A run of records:
— BEGIN —

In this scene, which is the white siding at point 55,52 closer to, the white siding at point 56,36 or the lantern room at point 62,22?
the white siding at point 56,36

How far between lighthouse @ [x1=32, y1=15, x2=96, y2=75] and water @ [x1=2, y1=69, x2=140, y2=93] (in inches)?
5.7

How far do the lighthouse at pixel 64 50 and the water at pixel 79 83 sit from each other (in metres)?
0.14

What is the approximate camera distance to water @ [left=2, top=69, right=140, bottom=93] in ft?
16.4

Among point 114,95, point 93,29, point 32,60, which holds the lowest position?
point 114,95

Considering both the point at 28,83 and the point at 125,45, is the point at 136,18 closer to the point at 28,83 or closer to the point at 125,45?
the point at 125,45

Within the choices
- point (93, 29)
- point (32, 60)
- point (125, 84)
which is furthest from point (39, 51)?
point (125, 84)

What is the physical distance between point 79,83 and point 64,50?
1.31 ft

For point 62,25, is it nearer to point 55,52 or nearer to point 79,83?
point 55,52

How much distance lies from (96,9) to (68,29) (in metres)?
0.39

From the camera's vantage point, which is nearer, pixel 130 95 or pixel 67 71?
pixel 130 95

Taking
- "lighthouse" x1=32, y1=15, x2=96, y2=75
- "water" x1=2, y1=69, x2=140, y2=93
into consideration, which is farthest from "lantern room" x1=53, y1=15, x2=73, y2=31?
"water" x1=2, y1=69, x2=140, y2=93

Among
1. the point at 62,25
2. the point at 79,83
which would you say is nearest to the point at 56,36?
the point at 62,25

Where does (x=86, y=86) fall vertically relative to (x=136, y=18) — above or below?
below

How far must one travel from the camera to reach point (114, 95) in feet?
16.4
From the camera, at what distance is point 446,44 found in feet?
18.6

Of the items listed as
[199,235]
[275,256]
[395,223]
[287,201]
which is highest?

— END —

### TASK INSTRUCTIONS
Please retype, exactly as written, every line from the line containing "How far between" through the last line of the records above, including both of those lines, and nothing else.

### FINAL RESULT
How far between lighthouse @ [x1=32, y1=15, x2=96, y2=75] and water @ [x1=2, y1=69, x2=140, y2=93] (in inches)?
5.7

How far do the lighthouse at pixel 64 50 and the water at pixel 79 83 sit from each other (in metres)?
0.14

What is the approximate camera distance to water @ [left=2, top=69, right=140, bottom=93] in ft?
16.4

Among point 114,95, point 93,29, point 32,60, which holds the lowest position?
point 114,95

Considering both the point at 28,83 and the point at 125,45, is the point at 136,18 closer to the point at 28,83 or closer to the point at 125,45?
the point at 125,45

Within the choices
- point (93, 29)
- point (32, 60)
- point (125, 84)
which is furthest from point (39, 51)?
point (125, 84)

What is the physical distance between point 79,83 and point 64,50?
1.31 ft

For point 62,25, is it nearer to point 55,52 or nearer to point 79,83?
point 55,52

How much distance lies from (96,9) to (68,29) (in metres)?
0.39

From the camera's vantage point, which is nearer, pixel 130 95 or pixel 67 71?
pixel 130 95

Taking
- "lighthouse" x1=32, y1=15, x2=96, y2=75
- "water" x1=2, y1=69, x2=140, y2=93
into consideration, which is farthest from "lantern room" x1=53, y1=15, x2=73, y2=31?
"water" x1=2, y1=69, x2=140, y2=93

Among
1. the point at 62,25
2. the point at 79,83
which would you say is nearest to the point at 56,36?
the point at 62,25

Where does (x=86, y=86) fall vertically relative to (x=136, y=18) — above or below?
below

How far must one travel from the camera to reach point (114, 95) in feet?
16.4
From the camera, at what distance is point 446,44 found in feet?
18.6

Of the items listed as
[199,235]
[275,256]
[395,223]
[287,201]
which is highest?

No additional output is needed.